Au moment où l’élu rendait
publique sa lettre, le président américain Barack Obama affirmait à la
télévision publique PBS qu’il n’avait pas encore pris de décision mais qu’une
éventuelle intervention en Syrie viserait à dissuader le régime d’utiliser à
nouveau des armes chimiques.
Obama a besoin de l'aval du Congrès
Boehner veut aussi
savoir si le président a prévu le cas où des«organisations
terroristes» prendraient
l’ascendant sur le régime, ou celui d’une éventuelle implication «d’intérêts
russes ou iraniens.»
Selon lui, les contacts entre la Maison Blanche et les responsables des
commissions compétentes du Congrès, bien qu’appréciés, «n’ont pas
atteint le niveau d’une consultation substantielle.»
Un haut responsable de l’administration a indiqué mercredi soir
que les dirigeants du Congrès et les présidents de commissions se rendraient
jeudi à la Maison Blanche, à une heure non précisée, pour prendre connaissance
des éléments classés secrets recueillis par le renseignement américain sur
l’attaque chimique du 21 août.
Depuis la semaine dernière, la classe politique américaine a en
général redoublé de discrétion, à la faveur des congés d’été du Congrès : leur
retour à Washington n’est prévu que le 9 septembre.
Certains, comme le républicain John McCain, ont multiplié les
prises de parole pour pousser le président à bombarder la Syrie. Mais la
plupart des réactions oscillaient entre un soutien prudent et une critique du
processus de décision.
116 élus de la Chambre (sur 435), dont 18 démocrates, ont
signé une lettre commune à Barack Obama mercredi pour réclamer la convocation
du Congrès de façon à autoriser formellement des frappes contre la Syrie.

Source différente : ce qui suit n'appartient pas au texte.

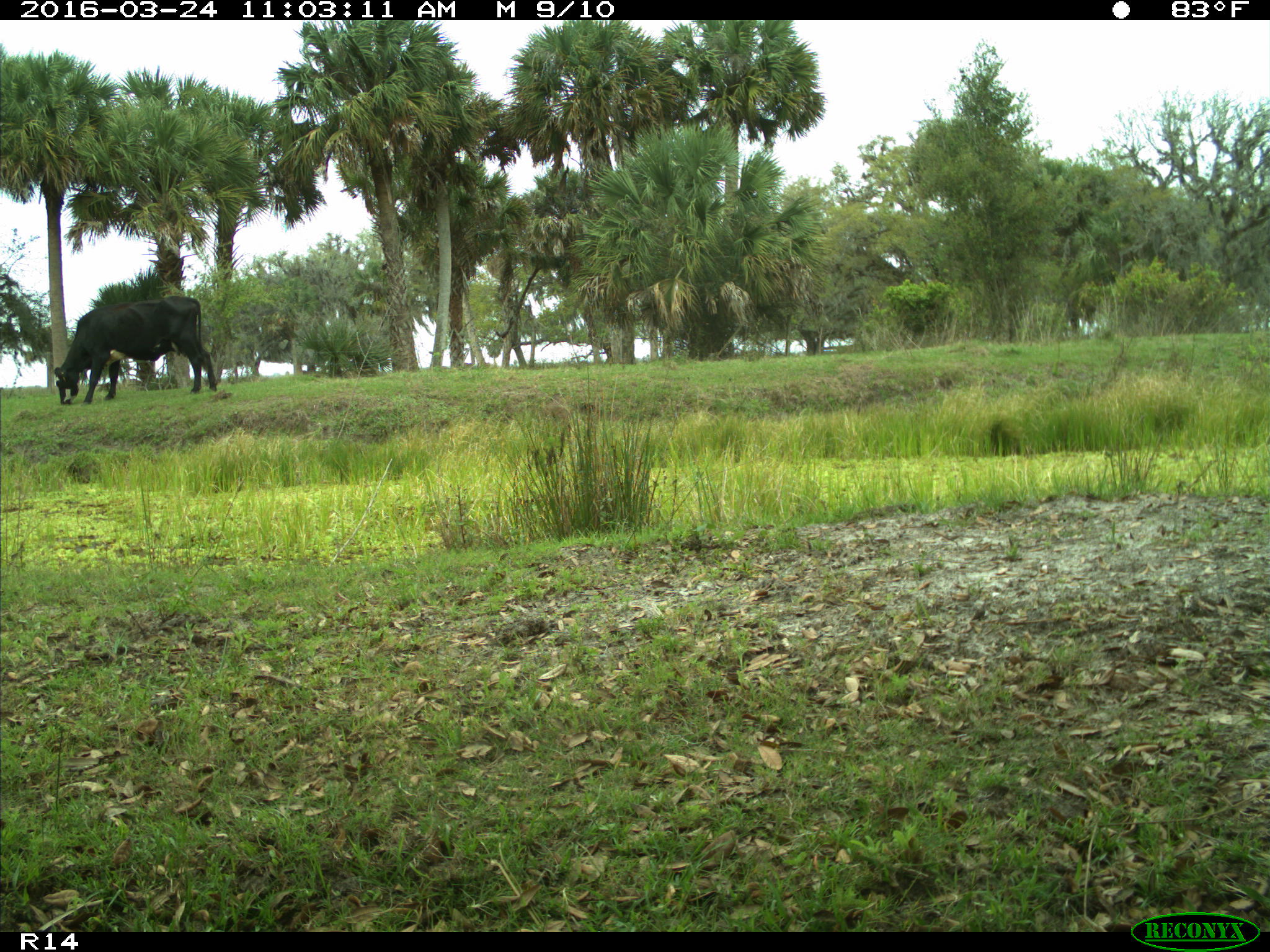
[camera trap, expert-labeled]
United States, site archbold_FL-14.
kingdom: Animalia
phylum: Chordata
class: Mammalia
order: Artiodactyla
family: Bovidae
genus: Bos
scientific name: Bos taurus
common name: domestic cow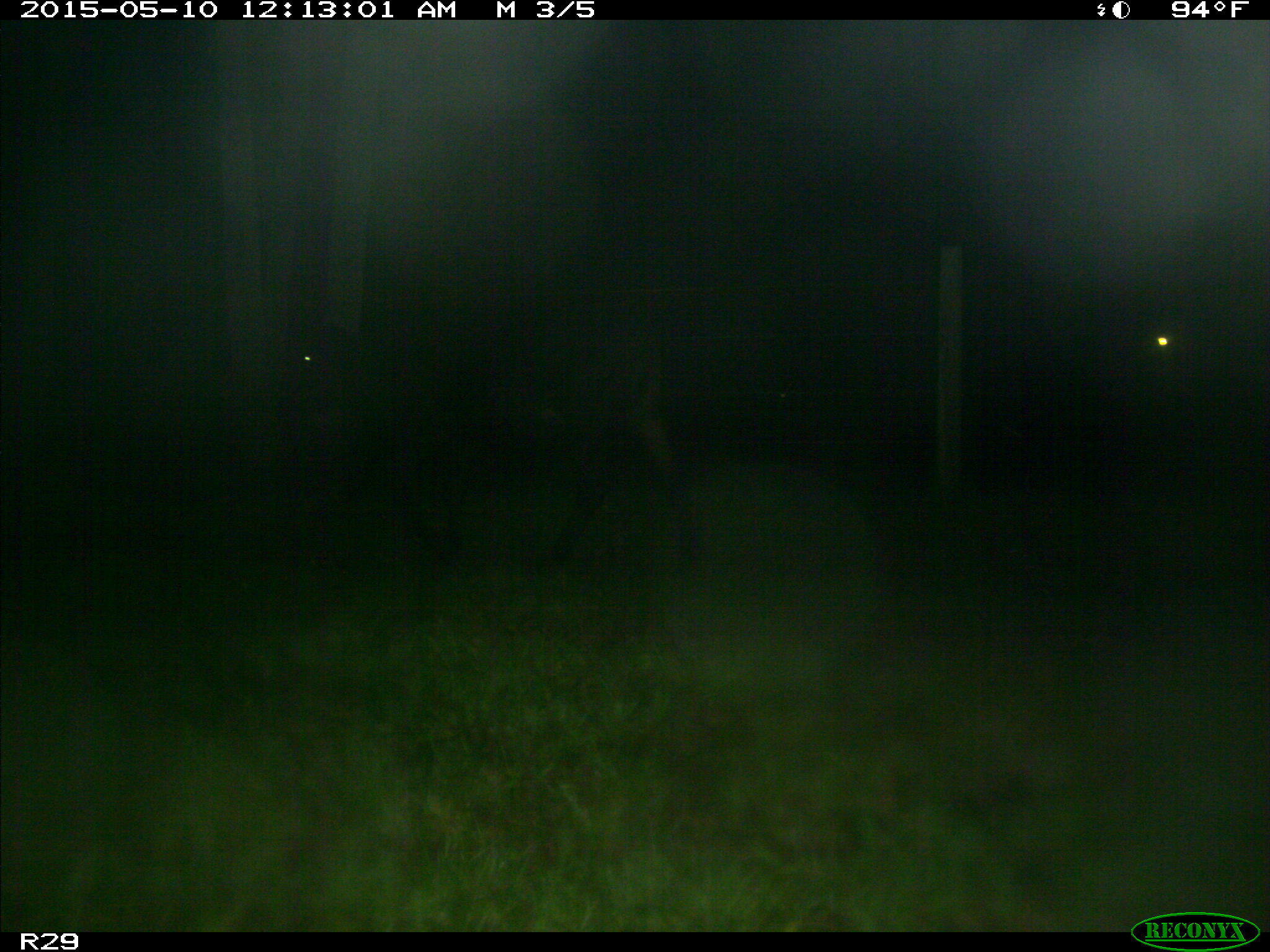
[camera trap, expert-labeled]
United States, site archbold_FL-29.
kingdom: Animalia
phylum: Chordata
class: Mammalia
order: Artiodactyla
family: Bovidae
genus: Bos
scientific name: Bos taurus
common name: domestic cow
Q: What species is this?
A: Bos taurus (domestic cow).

La loi américaine requiert en théorie une autorisation votée par
le Congrès pour tout déploiement durable de forces à l’étranger, mais les
présidents américains ont toujours estimé qu’en tant que commandants en chef,
ils disposaient du pouvoir constitutionnel de déclencher des opérations
militaires sans aval parlementaire.
Les frappes aériennes en Libye en mars 2011 avaient ainsi été
décidées par Barack Obama seul.
Cameron dans la tourmente
La motion publiée
mercredi qui sera soumise par David Cameron aux parlementaires, condamne «l’usage
d’armes chimiques en Syrie le 21 août 2013 par le régime de (Bachar al-)
Assad» et «convient qu’une réponse humanitaire forte est requise de la part de
la communauté internationale, impliquant si nécessaire une action militaire qui
soit légale, proportionnée et destinée à sauver des vies en empêchant tout
usage futur d’armes chimiques en Syrie.»
Le texte souligne
la nécessité, «en dépit des difficultés aux Nations unies,
de pousser le plus loin possible le processus aux Nations unies pour garantir
le maximum de légitimité à toute action.»

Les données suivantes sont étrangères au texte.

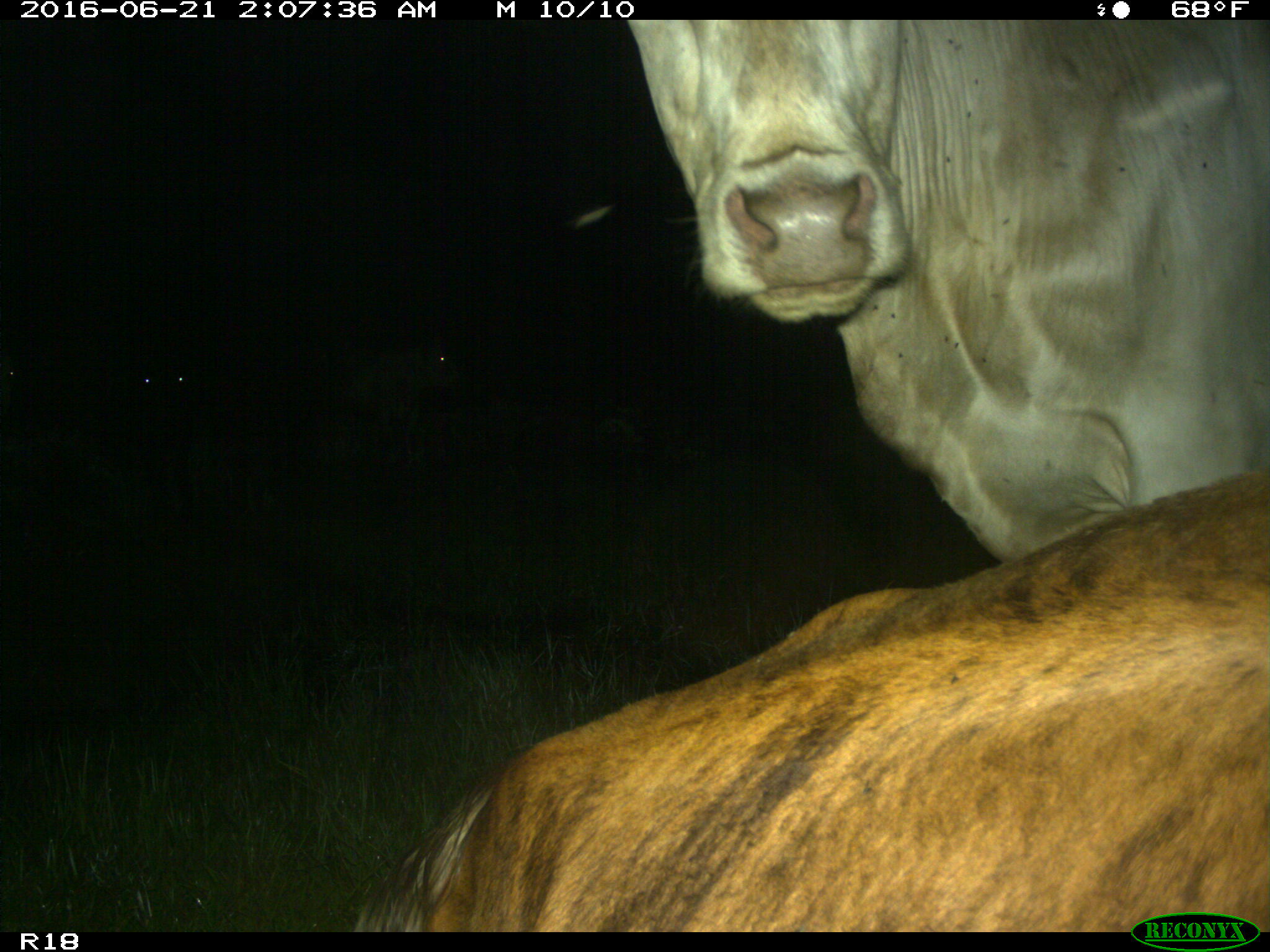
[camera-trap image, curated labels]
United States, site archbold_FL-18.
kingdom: Animalia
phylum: Chordata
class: Mammalia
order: Artiodactyla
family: Bovidae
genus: Bos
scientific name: Bos taurus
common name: domestic cow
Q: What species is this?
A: Bos taurus (domestic cow).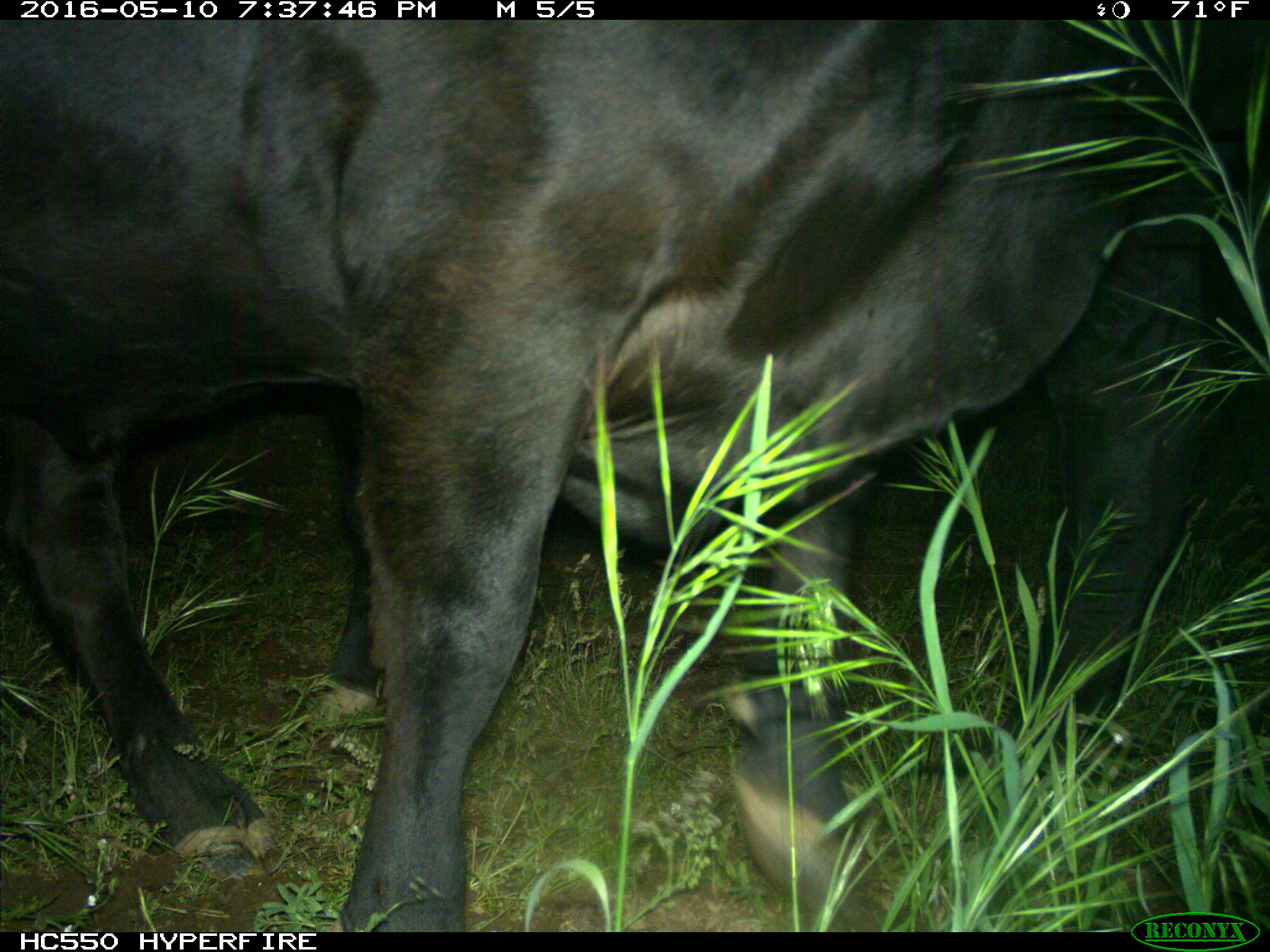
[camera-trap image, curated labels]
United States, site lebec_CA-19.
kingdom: Animalia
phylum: Chordata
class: Mammalia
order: Artiodactyla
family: Bovidae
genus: Bos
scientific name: Bos taurus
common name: domestic cow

Le Royaume-Uni a présenté un projet de résolution à l’ONU
justifiant une action armée en Syrie, mais qui semble voué à l’échec en raison
des divergences entre d’un côté la Chine et la Russie et de l’autre les
Etats-Unis, le Royaume-Uni et la France.
«Nous sommes déterminés
à agir contre les crimes de guerre, les crimes contre l’humanité -et c’est ce
que constitue l’usage d’armes chimiques- mais nous procèderons le plus possible
sur une base consensuelle», expliqué le
ministre des Affaires étrangères William Hague.
Mais l’engagement du gouvernement à ne pas lancer d’action
militaire avant d’avoir eu connaissance du rapport des inspecteurs de l’ONU
répond à des préoccupations exprimées plus tôt par le Labour.

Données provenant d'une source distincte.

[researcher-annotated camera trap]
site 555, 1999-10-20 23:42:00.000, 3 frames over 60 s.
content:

Le parti d’opposition, qui compte 257 députés sur les 650 de la
Chambre des Communes, avait annoncé qu’il ne voterait pas en faveur de la
motion si une intervention militaire était envisagée avant la présentation des
résultats de l’enquête de l’ONU.
Outre l’opposition
travailliste, des parlementaires conservateurs avaient également mis en garde
le Premier ministre à propos d’une possible intervention en Syrie.
Le spectre de l'Irak plane encore
La députée tory
Sarah Wollaston s’était inquiétée d’un «grave risque d’escalade». Et son homologue Andrew
Bridgen d’avertir le Premier ministre contre une répétition des «erreurs
commises par le gouvernement travailliste» de Tony Blair quand il avait donné son
feu vert à l’intervention en Irak en 2003.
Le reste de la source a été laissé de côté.